Novak Djokovic, nouvelle valeur étalon

Il aura donc fallu attendre le dernier match du tournoi pour retrouver l’ordre et le calme. La clique de Tandil et les chants argentins n’y pouvaient rien, Novak Djokovic était bien trop solide pour se laisser distraire dans sa quête d’un quatorzième titre du Grand Chelem. Voilà donc «Nole» à hauteur de Pete Sampras, de retour sur la même planète que les deux autres monstres de notre époque. «Je pense que Federer (20 titres) a encore une saison complète, peut-être deux, dans les jambes et Nadal (17) sera compétitif s’il n’est pas blessé, se projetait Patrick McEnroe à l’antenne d’ESPN. Mais à 31 ans et dans une telle forme physique, c’est Novak qui semble être en meilleure position pour prétendre au record.» Les aléas des quatre dernières saisons imposent en réalité un peu de réserve sur le sujet.

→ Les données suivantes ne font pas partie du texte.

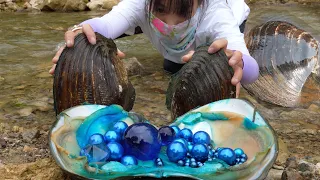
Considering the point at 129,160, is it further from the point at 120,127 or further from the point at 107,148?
the point at 120,127

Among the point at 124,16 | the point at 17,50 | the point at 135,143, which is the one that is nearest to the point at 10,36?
the point at 17,50

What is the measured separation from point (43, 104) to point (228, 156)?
136 cm

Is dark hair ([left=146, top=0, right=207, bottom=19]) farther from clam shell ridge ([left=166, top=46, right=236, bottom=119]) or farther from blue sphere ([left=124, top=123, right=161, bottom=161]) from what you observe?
blue sphere ([left=124, top=123, right=161, bottom=161])

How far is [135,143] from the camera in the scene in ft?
4.43

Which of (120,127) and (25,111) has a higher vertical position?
(120,127)

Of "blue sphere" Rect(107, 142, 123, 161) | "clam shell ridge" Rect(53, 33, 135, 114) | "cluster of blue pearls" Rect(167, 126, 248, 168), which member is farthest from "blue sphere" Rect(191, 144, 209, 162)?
"clam shell ridge" Rect(53, 33, 135, 114)

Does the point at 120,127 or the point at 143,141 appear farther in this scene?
the point at 120,127

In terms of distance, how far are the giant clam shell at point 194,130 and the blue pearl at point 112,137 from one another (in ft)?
0.32

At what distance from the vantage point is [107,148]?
4.46ft

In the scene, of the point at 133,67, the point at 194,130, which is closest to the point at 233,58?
the point at 194,130

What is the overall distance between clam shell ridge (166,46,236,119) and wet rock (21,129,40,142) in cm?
64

Mais Novak Djokovic possède en effet un atout maître: l’emprise qu’opère sur la concurrence le souvenir de sa «domination cosmique» (6 Majeurs sur 8 entre les étés 2014 et 2016). «Il n’est plus qu’à ça de son niveau d’alors», a jugé Darren Cahill en montrant un écart minuscule entre ses doigts. Un constat qui n’intéressait pas le héros de la quinzaine: «Je ne veux pas comparer. Après tout ce que j’ai vécu ces derniers mois, je veux rester dans le présent: travailler et profiter.» Pour mieux gagner.

Les apprentis sorciers des surfaces

Si Novak Djokovic a pu absorber la puissance adverse comme il sait si bien le faire, c’est aussi que les courts de Flushing étaient «les plus lents depuis vingt ans» (dixit Federer). Une évolution qui a logiquement consacré comme plus beau match du tournoi un sublime Nadal - Thiem, soit le remake de la finale de Roland-Garros. Ce ralentissement est-il scandaleux ou dommageable? Non. Mais qu’en est-il de ses motivations? Durant dix jours, le directeur du tournoi, David Brewer, a nié l’évidence. Puis Jim Courier a vendu la mèche au micro d’Amazon Prime: «Les organisateurs ont ajouté un peu de sable dans la peinture pour la ralentir et avantager les joueurs Américains.» Deux jours plus tard, Brewer confessait «une légère retouche délibérée».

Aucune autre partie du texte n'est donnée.